Restés maîtres de Kaïrouan, les sauvages hérétiques s'attachèrent à profaner les lieux consacrés par les orthodoxes: ils transformèrent leurs mosquées en écuries, soumirent les Arabes aux plus épouvantables traitements et firent régner une terreur si grande qu'une partie de la population se décida à émigrer. Abd-el-Malek-ben-Abou-el-Djaâda, qui avait remplacé Acem comme chef de la tribu, encourageait ces excès[380].

[Note 380: En-Nouéïri, p. 372, 373. Ibn-Khaldouu, t. I, p. 219.]

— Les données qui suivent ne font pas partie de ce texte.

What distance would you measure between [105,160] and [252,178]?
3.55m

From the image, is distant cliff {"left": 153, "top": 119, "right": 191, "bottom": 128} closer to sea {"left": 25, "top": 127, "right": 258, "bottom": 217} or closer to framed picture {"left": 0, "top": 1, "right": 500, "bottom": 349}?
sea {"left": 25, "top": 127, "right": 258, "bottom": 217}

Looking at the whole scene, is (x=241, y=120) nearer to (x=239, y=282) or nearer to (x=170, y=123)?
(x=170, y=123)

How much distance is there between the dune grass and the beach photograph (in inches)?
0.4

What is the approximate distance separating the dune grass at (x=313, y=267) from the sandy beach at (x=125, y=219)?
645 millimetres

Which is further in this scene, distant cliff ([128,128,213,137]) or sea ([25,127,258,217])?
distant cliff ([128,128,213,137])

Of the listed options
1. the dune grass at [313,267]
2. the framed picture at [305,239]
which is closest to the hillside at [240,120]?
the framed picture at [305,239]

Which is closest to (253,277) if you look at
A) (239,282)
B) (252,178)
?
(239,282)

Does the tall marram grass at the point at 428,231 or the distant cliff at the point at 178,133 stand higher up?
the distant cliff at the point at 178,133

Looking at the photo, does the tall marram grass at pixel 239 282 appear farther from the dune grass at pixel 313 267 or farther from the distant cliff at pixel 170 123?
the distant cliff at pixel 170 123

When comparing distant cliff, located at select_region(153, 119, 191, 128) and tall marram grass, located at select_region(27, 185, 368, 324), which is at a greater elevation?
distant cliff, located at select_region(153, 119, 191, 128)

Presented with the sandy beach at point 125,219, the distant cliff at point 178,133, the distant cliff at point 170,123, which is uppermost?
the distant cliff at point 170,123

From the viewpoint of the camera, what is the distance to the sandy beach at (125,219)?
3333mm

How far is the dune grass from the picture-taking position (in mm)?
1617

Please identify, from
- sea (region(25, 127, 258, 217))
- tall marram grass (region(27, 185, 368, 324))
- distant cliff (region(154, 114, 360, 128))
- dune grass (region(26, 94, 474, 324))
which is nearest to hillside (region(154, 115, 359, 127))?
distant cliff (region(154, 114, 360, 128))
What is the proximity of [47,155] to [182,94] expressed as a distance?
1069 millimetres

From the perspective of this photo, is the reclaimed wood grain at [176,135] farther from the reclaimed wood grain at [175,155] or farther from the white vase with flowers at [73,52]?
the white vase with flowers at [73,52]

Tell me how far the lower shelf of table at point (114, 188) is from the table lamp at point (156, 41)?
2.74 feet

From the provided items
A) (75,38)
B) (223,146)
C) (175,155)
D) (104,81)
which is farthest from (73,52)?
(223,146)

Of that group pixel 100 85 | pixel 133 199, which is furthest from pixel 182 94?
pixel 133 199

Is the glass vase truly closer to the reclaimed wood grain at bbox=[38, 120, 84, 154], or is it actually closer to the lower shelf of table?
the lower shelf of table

LES MIKNAÇA FONDENT UN ROYAUME À SIDJILMASSA.--Pendant que l'Ifrikiya était le théâtre de ces luttes, le Mag'reb demeurait livré à lui-même. Les Berg'ouata hérétiques continuaient à étendre leur autorité sur les rives de l'Atlantique et jusqu'au versant occidental de l'Atlas. Plus à l'est, les Miknaça occupaient, de plus en plus fortement, la vallée de la Moulouïa, et une partie de cette tribu dominait dans les oasis de l'Ouad-Ziz. Ils avaient adopté depuis longtemps les doctrines kharedjites et, sous l'impulsion d'un de leurs contribules, nommé Bel-Kassem-Semgou, ils formèrent à Sidjilmassa une communauté d'adeptes de la secte sofrite. Vers 758, ils se donnèrent comme chef un certain Aïça-ben-Yezid, le Noir, et construisirent la ville de Sidjilmassa, capitale de cette petite royauté indépendante[381].